#### LISTING
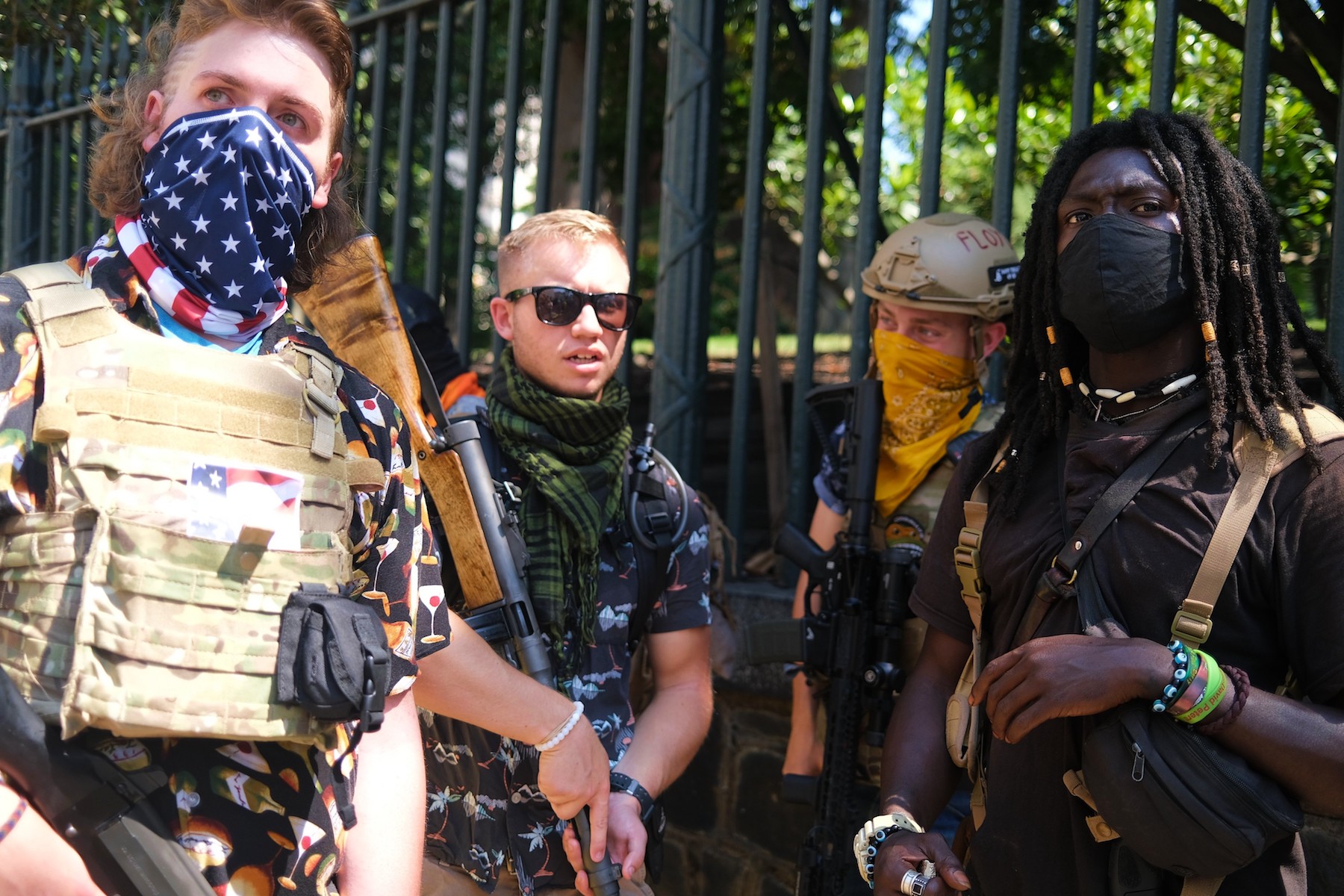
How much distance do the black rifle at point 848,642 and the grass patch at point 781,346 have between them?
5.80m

* * *

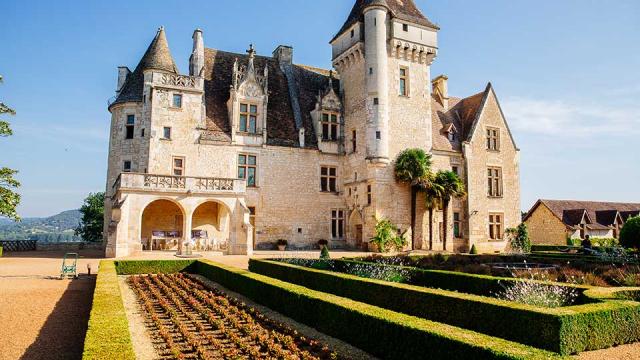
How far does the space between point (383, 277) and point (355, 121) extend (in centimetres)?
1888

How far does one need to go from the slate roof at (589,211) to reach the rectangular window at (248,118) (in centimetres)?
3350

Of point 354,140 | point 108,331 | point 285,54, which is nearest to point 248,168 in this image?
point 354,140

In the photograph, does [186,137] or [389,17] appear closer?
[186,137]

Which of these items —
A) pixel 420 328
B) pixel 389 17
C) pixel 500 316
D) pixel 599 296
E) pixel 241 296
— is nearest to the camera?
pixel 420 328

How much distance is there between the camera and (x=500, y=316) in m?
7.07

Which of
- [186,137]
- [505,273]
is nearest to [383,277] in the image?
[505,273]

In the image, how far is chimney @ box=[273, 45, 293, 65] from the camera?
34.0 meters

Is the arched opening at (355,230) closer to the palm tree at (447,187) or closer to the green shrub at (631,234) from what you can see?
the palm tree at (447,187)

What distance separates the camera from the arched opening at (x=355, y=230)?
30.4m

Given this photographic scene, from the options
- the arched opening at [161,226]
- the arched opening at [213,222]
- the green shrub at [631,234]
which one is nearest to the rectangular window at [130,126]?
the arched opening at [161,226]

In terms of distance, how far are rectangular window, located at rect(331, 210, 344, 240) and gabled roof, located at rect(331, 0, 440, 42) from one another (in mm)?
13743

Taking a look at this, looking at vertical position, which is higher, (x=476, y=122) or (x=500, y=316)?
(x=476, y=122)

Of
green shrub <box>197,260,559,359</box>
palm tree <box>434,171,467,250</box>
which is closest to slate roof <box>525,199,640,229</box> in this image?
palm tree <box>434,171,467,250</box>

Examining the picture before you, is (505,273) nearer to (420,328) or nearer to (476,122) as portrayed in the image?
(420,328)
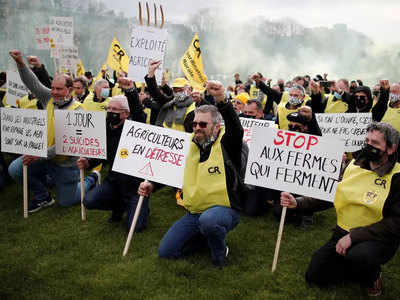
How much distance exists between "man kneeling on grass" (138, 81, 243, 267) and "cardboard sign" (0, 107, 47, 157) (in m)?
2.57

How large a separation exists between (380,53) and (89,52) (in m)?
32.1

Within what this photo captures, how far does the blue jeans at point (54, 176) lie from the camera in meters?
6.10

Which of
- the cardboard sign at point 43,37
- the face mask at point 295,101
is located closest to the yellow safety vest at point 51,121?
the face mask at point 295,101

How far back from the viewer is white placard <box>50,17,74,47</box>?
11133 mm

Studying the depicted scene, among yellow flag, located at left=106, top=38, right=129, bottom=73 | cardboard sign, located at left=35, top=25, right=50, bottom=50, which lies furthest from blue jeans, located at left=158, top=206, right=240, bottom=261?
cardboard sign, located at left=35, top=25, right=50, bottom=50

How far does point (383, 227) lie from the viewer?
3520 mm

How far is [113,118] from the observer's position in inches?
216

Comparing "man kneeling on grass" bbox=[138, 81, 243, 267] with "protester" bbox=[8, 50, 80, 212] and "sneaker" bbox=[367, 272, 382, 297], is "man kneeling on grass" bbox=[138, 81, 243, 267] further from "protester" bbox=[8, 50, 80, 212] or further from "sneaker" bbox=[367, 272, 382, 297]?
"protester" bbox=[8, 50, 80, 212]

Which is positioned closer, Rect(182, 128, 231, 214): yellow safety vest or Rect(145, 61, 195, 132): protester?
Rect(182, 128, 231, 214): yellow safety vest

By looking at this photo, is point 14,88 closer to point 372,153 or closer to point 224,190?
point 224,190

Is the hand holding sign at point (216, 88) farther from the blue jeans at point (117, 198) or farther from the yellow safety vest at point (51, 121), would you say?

--

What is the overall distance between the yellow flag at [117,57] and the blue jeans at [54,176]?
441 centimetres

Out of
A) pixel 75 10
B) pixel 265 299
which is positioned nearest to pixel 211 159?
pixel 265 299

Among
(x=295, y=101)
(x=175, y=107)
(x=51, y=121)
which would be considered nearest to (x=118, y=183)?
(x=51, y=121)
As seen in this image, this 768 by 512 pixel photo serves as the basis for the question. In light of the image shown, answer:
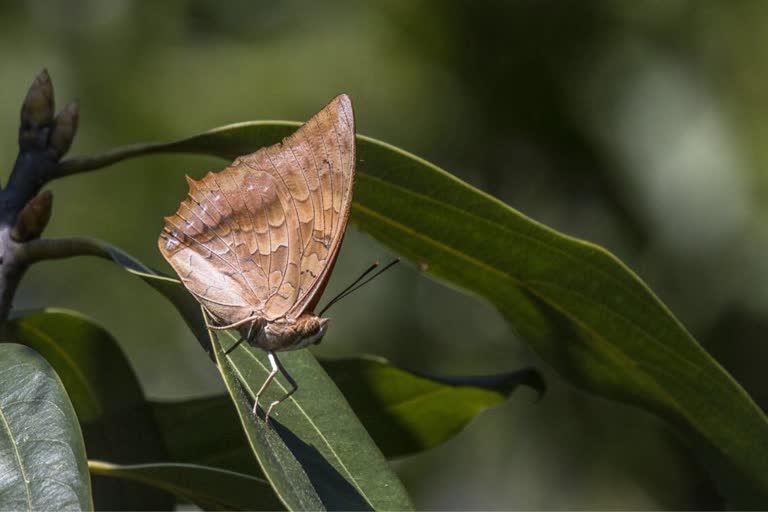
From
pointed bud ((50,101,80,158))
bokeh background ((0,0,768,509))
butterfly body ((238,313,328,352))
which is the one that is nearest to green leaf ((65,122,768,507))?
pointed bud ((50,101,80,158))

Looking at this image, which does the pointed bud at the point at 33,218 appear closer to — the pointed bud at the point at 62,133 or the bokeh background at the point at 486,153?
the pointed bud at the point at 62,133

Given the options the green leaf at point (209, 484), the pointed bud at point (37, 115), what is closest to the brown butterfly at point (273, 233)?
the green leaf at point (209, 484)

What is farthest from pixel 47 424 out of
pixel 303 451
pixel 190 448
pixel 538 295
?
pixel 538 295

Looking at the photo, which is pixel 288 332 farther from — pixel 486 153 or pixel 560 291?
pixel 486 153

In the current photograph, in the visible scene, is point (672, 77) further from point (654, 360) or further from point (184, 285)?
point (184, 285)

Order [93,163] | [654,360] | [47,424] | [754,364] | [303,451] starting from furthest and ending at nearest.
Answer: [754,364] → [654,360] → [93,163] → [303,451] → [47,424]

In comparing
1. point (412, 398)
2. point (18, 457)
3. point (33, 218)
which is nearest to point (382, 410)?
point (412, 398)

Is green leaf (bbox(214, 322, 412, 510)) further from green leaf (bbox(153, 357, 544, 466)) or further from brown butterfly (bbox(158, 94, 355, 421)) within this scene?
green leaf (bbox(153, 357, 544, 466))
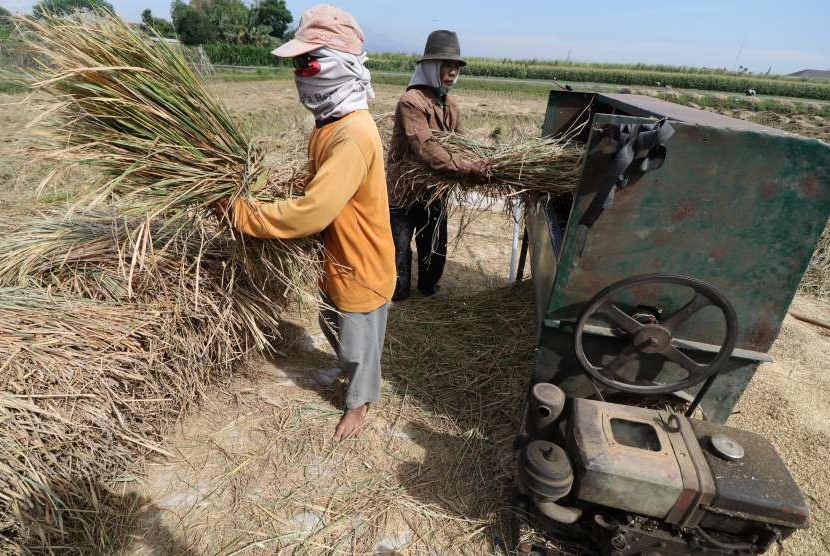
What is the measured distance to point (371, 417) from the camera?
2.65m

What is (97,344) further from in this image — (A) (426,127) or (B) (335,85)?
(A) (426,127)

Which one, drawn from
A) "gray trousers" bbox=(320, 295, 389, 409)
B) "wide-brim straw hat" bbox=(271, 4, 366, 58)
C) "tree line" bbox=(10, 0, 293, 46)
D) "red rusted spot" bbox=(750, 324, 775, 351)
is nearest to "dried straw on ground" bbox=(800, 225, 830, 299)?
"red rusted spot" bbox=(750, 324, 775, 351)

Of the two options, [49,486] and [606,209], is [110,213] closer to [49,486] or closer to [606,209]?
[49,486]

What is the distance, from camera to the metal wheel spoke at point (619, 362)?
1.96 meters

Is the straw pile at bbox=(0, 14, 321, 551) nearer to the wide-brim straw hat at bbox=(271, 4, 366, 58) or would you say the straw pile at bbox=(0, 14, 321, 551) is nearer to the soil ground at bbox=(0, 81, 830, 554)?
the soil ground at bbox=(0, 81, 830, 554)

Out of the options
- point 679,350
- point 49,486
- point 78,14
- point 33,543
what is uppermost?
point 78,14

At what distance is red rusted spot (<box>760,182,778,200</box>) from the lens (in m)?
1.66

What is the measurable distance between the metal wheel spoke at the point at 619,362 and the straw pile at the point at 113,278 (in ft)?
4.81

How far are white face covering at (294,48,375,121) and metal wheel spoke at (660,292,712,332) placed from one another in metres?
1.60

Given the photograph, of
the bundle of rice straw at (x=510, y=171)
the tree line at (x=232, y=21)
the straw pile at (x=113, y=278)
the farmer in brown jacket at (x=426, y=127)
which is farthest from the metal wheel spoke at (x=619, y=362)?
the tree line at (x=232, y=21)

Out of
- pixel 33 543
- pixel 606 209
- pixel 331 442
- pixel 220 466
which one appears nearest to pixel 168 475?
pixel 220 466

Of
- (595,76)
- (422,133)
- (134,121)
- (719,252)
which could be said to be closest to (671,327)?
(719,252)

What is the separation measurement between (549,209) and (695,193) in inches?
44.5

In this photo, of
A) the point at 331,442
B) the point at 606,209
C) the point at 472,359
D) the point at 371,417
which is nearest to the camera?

#### EXERCISE REQUIREMENTS
Return the entries above word for word, starting at the line containing "How far does point" and ending at the line containing "Is the hand", including both of those lines.

#### ANSWER TO THIS PROBLEM
How far does point (383, 227) lie from the viewer?
3520 mm

How far is [113,118] from the observer's position in inches?
216

Comparing "man kneeling on grass" bbox=[138, 81, 243, 267] with "protester" bbox=[8, 50, 80, 212] and "sneaker" bbox=[367, 272, 382, 297], is "man kneeling on grass" bbox=[138, 81, 243, 267] further from "protester" bbox=[8, 50, 80, 212] or further from "sneaker" bbox=[367, 272, 382, 297]?
"protester" bbox=[8, 50, 80, 212]

Which is positioned closer, Rect(182, 128, 231, 214): yellow safety vest or Rect(145, 61, 195, 132): protester?
Rect(182, 128, 231, 214): yellow safety vest

By looking at this photo, is point 14,88 closer to point 372,153 or closer to point 224,190?
point 224,190

Is the hand holding sign at point (216, 88) farther from the blue jeans at point (117, 198) or farther from the yellow safety vest at point (51, 121), would you say?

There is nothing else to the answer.